Quiero normalidad. Quiero hacer como si Mikhail nunca hubiese existido en mi vida y esperar a que los ángeles vengan por mí de una vez.
Extraño los tiempos en los que mi única preocupación, era sacar buenas notas en clase. Extraño los días en los que lo único que esperaba era volver a casa y tirarme en mi cama para no hacer nada, y luego lamentar el hecho de haber desperdiciado un día que pudo haber sido provechoso de no ser mi holgazanería.
Estoy cansada de todo esto. Estoy cansada de sentir miedo y de no poder hacer nada para evitar lo inevitable. Sea cual sea el resultado final de la batalla, terminará de una sola manera para mí: voy a morir.

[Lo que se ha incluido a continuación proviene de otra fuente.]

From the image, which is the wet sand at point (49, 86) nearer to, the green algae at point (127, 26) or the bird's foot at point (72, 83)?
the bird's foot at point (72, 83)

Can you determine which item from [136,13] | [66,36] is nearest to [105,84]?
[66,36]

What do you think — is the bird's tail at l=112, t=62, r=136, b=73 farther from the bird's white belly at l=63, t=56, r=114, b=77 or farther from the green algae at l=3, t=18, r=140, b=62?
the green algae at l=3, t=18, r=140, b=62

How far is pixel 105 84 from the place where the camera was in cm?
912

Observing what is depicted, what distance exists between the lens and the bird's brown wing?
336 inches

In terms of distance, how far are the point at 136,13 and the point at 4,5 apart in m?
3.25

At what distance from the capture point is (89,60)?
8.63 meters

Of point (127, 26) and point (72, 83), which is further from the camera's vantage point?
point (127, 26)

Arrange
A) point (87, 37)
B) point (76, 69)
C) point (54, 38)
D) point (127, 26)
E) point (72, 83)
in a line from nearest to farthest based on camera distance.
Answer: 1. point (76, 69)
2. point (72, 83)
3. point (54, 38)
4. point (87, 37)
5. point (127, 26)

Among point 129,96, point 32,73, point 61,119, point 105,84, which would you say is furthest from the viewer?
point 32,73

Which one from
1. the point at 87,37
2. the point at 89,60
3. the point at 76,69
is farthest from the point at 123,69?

Pase lo que pase, gane quien gane, mi destino siempre será el mismo.
—Quiero ir a casa —musito para mí misma y, por un momento, sueno como una pequeña niña asustada. Por un segundo, sueno como Freya cuando tenía un día terrible.
Mis manos se aferran al lavamanos y escruto mi reflejo en el espejo que se encuentra colgado frente a mí. Luzco cansada y débil. Mis ojos están hinchados, mi nariz se ha enrojecido y mi piel luce amarillenta en la tenue iluminación del baño; mi cabello está hecho un desastre y hay sangre manchando una de mis mejillas. Soy un desastre.
Trato de limpiarme con el dorso de la mano, pero la mancha carmesí ya se ha coagulado y no se va por más que la froto.
Abro el grifo del agua y humedezco las puntas de mis dedos para luego pasarlos encima. Al no obtener los resultados deseados, con ambas manos ahueco un poco de agua y lavo mi cara.
Cuando termino, vuelvo a mirarme en el espejo solo para comprobar que la plasta ya no está ahí y no dejo de hacerlo hasta que mis facciones se sienten extrañas. Hasta que los ojos que me devuelven la mirada se sienten lejanos y distantes, como si le pertenecieran a alguien más.
«Quiero ir a casa», digo, para mis adentros y clavo mi vista en la puerta. «No importa lo que él diga. No voy a permitir que me impida volver al lugar del que nunca debí salir».
Un nudo de nerviosismo se instala en mis entrañas, pero me las arreglo para manejarlo antes de apoderarme de la perilla de la puerta. No me atrevo a abrirla de inmediato, así que pego la oreja en ella para ver si alcanzo a percibir algo del otro lado.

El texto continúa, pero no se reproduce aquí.